Consignes de l'exercice –
a. Reformulez sous forme de liste le paragraphe du texte sur le cyberespace qui commence par « La doctrine américaine a elle aussi ». Conservez ses faits principaux.
b. Merci de traduire en anglais cette phrase du texte sur le cyberespace : « Toutefois, la doctrine française a commencé à constater que la séparation et la hiérarchisation entre ces trois champs correspondait difficilement à la réalité. »
c. Renvoyez sans modification le passage du texte sur le cyberespace qui s'ouvre sur les mots contenant "Au sein des" et se clôt sur "liens existent donc.".

Au sein des champs immatériels, le cyberespace a longtemps été considéré comme prépondérant, car transverse. Toutefois, la doctrine française a commencé à constater que la séparation et la hiérarchisation entre ces trois champs correspondait difficilement à la réalité. La DIA-3.20(A) énonce ainsi que « les opérations dans le cyberespace se coordonnent, se complètent et se combinent avec les EMO (opérations électromagnétiques) ». Des liens existent donc.

 

La doctrine américaine a elle aussi mis en exergue ce constat. Le Field Manual 3-12, Cyberspace and Electronic Warfare Operations (CEWO) de 2017, précise que le spectre électromagnétique constitue un « dénominateur commun » de la guerre électronique et de la guerre cyber[8]. Une caractéristique importante du cyberespace est que les systèmes d’info-communication en réseau y fonctionnent en utilisant le spectre électromagnétique : le but est de combiner et « synchroniser les fonctions et les capacités des opérations dans le cyberespace, de la guerre électronique et des opérations de gestion du spectre pour produire des effets complémentaires[9] ». La synergie des activités cyber-electromagnétiques (Cyber-Electromagnetic Activities, CEMA) a par ailleurs déjà été utilisée de façon efficiente par des pays membres de l’OTAN lors de l’opération Atlantic Resolve[10]. En 2018, le Ministry of Defence du Royaume-Uni publiait aussi une Joint Doctrine Note 1/18 relative aux Cyber and Electromagnetic Activities[11] donnant ainsi davantage de crédit à un rapprochement entre cyber et guerre électronique.

Jeu de données –
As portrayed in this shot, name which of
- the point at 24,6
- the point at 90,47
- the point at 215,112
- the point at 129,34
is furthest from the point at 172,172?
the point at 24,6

Réponses rédigées –
a.
- La doctrine américaine fait le même constat.
- Le Field Manual 3-12, Cyberspace and Electronic Warfare Operations (CEWO) de 2017, présente le spectre électromagnétique comme un « dénominateur commun » de la guerre électronique et de la guerre cyber.
- Dans le cyberespace, les systèmes d'info-communication en réseau fonctionnent grâce à ce spectre. L'objectif est de combiner et de synchroniser les opérations dans le cyberespace, la guerre électronique et la gestion du spectre pour produire des effets complémentaires.
- Des pays membres de l'OTAN ont déjà employé efficacement la synergie des activités cyber-électromagnétiques (CEMA) lors de l'opération Atlantic Resolve.
- En 2018, le Ministry of Defence du Royaume-Uni a publié la Joint Doctrine Note 1/18 sur les Cyber and Electromagnetic Activities. Ce document renforce le rapprochement entre cyber et guerre électronique.

b. However, French doctrine has begun to recognize that the separation and ranking of these three domains hardly matched reality.

c.
Au sein des champs immatériels, le cyberespace a longtemps été considéré comme prépondérant, car transverse. Toutefois, la doctrine française a commencé à constater que la séparation et la hiérarchisation entre ces trois champs correspondait difficilement à la réalité. La DIA-3.20(A) énonce ainsi que « les opérations dans le cyberespace se coordonnent, se complètent et se combinent avec les EMO (opérations électromagnétiques) ». Des liens existent donc.